Prof. Rau, to use his own analogy, performs a careful dissection of Justice Souter’s opinion which is liberally sprinkled with footnotes to sources such as Samuel Johnson, Gerald Dworkin, Francis Jeffrey and Elias Canetti. One remarkable footnote (No. 60) spends more than a page debunking a claim from Justice Stevens’ dissent (the overall substance of which Rau actually thinks is correct) by revealing that the sources Stevens cites for a proposition in fact say the opposite:
How morbidly fascinating I find this process of tracking ignorance to its lair, of discovering one lame and empty assertion that turns out to be supported only by another. This is of course a classic illustration of the perpetuation of error by serial citation — a common problem notably with “student articles” — but I am reminded above all of Brueghel’s chilling version in Naples of the parable of the blind leading the blind. And what a revelation, that one can not only spout any kind of historical nonsense with impunity, but even be rewarded with recognition at the highest levels.
We will not attempt to summarize his article here; instead, we will simply note that anyone who finds this blog remotely interesting should read it. What we will do, though, is point out a couple practical lessons those of us fussing about these things can learn from the Professor.

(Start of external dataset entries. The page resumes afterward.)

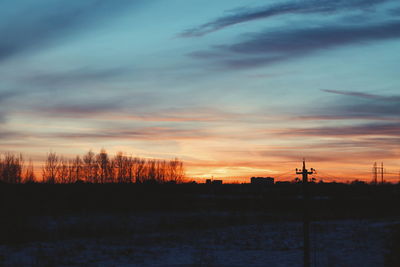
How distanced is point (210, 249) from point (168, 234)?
36.6 feet

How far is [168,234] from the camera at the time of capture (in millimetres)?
44438

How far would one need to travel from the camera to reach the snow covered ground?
28.3 meters

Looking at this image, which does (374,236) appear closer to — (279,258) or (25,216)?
(279,258)

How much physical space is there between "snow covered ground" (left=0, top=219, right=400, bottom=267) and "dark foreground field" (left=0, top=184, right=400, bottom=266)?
0.06 metres

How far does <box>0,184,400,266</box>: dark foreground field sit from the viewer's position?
96.0ft

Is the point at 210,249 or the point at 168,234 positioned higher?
the point at 210,249

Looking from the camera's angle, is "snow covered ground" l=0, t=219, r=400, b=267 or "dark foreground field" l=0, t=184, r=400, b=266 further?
"dark foreground field" l=0, t=184, r=400, b=266

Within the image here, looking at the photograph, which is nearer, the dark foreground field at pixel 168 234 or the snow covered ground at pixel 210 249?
the snow covered ground at pixel 210 249

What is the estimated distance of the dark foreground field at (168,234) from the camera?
1152 inches

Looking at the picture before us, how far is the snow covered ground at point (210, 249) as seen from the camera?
1113 inches

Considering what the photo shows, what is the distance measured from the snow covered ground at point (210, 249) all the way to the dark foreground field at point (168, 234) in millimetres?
64

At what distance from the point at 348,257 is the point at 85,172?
12139 cm

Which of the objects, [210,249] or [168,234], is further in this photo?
[168,234]

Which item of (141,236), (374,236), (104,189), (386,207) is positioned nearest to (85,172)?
(104,189)
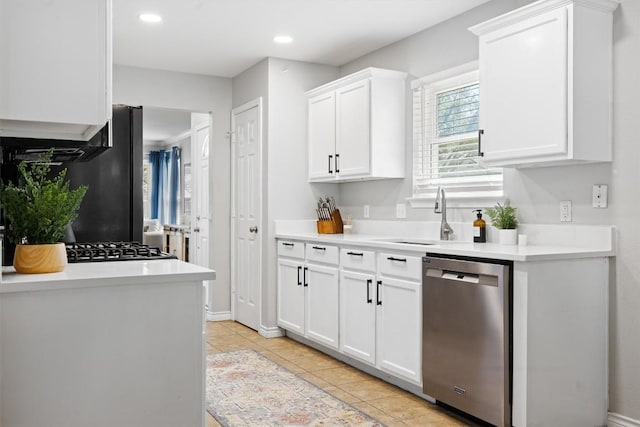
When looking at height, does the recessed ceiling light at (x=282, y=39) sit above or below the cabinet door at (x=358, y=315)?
above

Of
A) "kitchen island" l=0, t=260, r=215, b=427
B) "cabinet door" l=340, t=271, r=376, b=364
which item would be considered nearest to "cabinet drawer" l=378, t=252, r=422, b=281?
"cabinet door" l=340, t=271, r=376, b=364

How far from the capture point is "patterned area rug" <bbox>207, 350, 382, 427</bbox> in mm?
2972

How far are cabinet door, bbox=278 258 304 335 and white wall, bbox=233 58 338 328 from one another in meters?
0.14

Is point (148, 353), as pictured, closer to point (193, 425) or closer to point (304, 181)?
point (193, 425)

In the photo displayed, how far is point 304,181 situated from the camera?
5109 millimetres

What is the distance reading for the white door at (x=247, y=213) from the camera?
16.8ft

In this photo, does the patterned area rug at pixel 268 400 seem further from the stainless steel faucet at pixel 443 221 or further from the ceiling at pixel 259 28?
the ceiling at pixel 259 28

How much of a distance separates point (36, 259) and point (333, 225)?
3089 mm

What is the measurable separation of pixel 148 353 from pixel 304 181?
3243 millimetres

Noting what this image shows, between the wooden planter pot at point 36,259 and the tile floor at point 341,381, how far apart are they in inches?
53.6

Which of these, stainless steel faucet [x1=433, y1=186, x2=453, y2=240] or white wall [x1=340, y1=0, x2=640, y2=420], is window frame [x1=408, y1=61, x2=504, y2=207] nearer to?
stainless steel faucet [x1=433, y1=186, x2=453, y2=240]

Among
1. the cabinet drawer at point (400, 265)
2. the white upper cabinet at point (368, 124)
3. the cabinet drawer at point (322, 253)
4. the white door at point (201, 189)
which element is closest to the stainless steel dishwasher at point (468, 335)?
the cabinet drawer at point (400, 265)

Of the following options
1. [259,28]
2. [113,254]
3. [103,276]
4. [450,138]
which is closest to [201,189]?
[259,28]

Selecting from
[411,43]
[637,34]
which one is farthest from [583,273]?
[411,43]
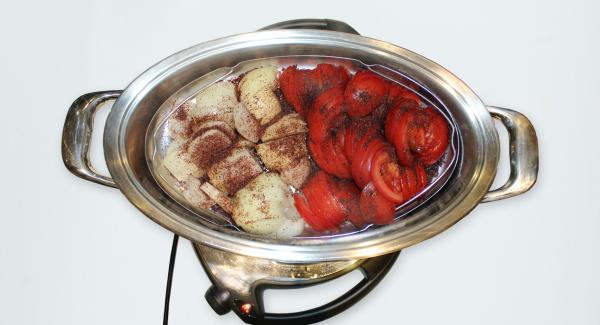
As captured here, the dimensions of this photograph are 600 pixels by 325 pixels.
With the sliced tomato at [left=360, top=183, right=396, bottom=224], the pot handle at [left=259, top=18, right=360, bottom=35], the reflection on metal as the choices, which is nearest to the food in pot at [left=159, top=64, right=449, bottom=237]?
the sliced tomato at [left=360, top=183, right=396, bottom=224]

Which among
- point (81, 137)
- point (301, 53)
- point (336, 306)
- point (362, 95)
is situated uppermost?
point (301, 53)

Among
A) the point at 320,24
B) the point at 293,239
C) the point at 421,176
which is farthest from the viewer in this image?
the point at 320,24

First of all, notwithstanding Hall Street, it is probably still possible to achieve the result that the Hall Street parties wanted. The Hall Street arbitration clause basically allowed for judicial review of the arbitral award to correct legal error (which is in fact exactly what had happened in the case). In Texas, as Prof. Rau notes, it is possible to submit a dispute to the Court for trial upon an agreed statement of facts. Tex. R. Civ. P. 263. That being the case, parties who wish to maintain some appeal of legal issues could, frankly, save a few bucks by only referring factual issues to arbitration, and then using the facts determined by the arbitrator as the agreed facts to submit to the Court. The trial court’s ruling on those facts would be subject to appeal. Furthermore, as Prof. Rau notes, this system would enjoy the bonus of having the appellate review performed by courts of appeals, rather than by trial courts. In any event, the point remains that while Hall Street and the FAA clearly restrict any attempts to expand judicial review of an award, nothing precludes parties from restricting the scope of whatever potential disputes they want to refer to arbitration. That being the case, parties can simply leave certain aspects of their case to the courts from the beginning.

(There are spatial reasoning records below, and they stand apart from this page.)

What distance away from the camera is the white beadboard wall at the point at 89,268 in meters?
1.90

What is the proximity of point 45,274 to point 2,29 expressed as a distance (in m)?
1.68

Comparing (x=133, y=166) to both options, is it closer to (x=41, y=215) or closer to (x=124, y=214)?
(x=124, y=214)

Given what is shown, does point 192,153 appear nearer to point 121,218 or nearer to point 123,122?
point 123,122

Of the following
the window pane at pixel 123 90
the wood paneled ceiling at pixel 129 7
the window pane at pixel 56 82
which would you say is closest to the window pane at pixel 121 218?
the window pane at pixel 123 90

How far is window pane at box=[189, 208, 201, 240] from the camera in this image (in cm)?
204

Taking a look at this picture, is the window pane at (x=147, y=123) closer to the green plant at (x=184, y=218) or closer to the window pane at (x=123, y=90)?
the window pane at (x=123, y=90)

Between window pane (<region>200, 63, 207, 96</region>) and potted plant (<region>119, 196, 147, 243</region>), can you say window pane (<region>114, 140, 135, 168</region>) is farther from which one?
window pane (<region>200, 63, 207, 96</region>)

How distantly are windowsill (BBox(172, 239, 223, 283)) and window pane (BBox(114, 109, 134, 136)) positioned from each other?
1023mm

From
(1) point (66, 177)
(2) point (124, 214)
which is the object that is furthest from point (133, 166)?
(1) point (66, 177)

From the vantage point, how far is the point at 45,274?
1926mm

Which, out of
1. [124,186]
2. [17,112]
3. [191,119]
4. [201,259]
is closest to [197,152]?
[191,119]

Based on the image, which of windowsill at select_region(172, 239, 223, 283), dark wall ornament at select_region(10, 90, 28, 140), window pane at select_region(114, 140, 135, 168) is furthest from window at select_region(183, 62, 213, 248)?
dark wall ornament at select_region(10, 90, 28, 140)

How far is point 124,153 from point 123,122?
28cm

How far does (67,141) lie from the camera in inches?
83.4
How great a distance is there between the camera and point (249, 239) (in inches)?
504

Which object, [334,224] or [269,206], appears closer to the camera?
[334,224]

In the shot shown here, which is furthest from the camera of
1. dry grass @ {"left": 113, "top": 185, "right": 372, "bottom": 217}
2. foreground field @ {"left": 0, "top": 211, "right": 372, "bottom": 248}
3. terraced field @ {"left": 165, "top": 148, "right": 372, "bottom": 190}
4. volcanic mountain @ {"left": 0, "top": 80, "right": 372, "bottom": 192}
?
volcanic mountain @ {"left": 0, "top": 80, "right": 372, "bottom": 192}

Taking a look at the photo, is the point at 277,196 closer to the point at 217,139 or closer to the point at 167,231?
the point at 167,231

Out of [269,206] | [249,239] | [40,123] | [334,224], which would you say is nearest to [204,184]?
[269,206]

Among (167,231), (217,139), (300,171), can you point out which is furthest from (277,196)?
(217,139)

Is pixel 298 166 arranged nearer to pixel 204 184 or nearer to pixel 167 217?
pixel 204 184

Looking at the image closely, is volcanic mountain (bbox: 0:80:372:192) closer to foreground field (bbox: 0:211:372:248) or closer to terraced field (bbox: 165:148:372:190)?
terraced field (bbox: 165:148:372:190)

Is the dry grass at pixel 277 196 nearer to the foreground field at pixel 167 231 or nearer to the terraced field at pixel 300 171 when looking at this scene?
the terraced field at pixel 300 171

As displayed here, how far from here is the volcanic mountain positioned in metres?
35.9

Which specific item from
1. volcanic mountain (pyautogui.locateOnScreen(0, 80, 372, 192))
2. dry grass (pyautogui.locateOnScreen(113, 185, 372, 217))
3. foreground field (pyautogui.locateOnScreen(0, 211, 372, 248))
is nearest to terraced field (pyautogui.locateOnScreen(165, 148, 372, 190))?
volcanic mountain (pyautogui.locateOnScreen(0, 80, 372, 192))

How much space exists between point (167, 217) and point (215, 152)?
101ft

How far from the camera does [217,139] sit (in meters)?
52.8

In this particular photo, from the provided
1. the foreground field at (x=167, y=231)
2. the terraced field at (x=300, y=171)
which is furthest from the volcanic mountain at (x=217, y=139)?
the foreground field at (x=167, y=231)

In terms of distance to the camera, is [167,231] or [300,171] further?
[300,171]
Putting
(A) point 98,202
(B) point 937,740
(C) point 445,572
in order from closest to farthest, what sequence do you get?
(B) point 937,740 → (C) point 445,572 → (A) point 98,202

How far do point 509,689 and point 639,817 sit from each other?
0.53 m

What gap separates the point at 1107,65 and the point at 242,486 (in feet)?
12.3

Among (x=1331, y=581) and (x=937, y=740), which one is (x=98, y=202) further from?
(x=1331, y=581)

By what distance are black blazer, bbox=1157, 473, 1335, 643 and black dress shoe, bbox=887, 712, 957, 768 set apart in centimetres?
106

Prof. Rau also spends some time discussing the state of the law with respect to “non-statutory” grounds for vacatur (manifest disregard for the law and public policy), even going as far as to cite to a blog (his first such citation, according to the note). The point he makes here is a critical one. Lost in the discussion about alternative theories for vacatur is the statutory requirement that the arbitrator not exceed his or her authority. Arbitrators draw their power from contracts, so, again, even if parties cannot craft alternative standards of review for their arbitrable disputes, they certainly can take care when setting forth the arbitrator’s authority. As to public policy as a means of vacatur, Rau dismisses concerns that Hall Street limits it. According to Rau, “vacatur for public policy is a necessary fail safe, universally understood in every legal system as a ground — ‘statutory’ or ‘non statutory’ — for refusing to honor an award. However rarely successful, it must somehow be made to fit within the architecture of our law of arbitration.”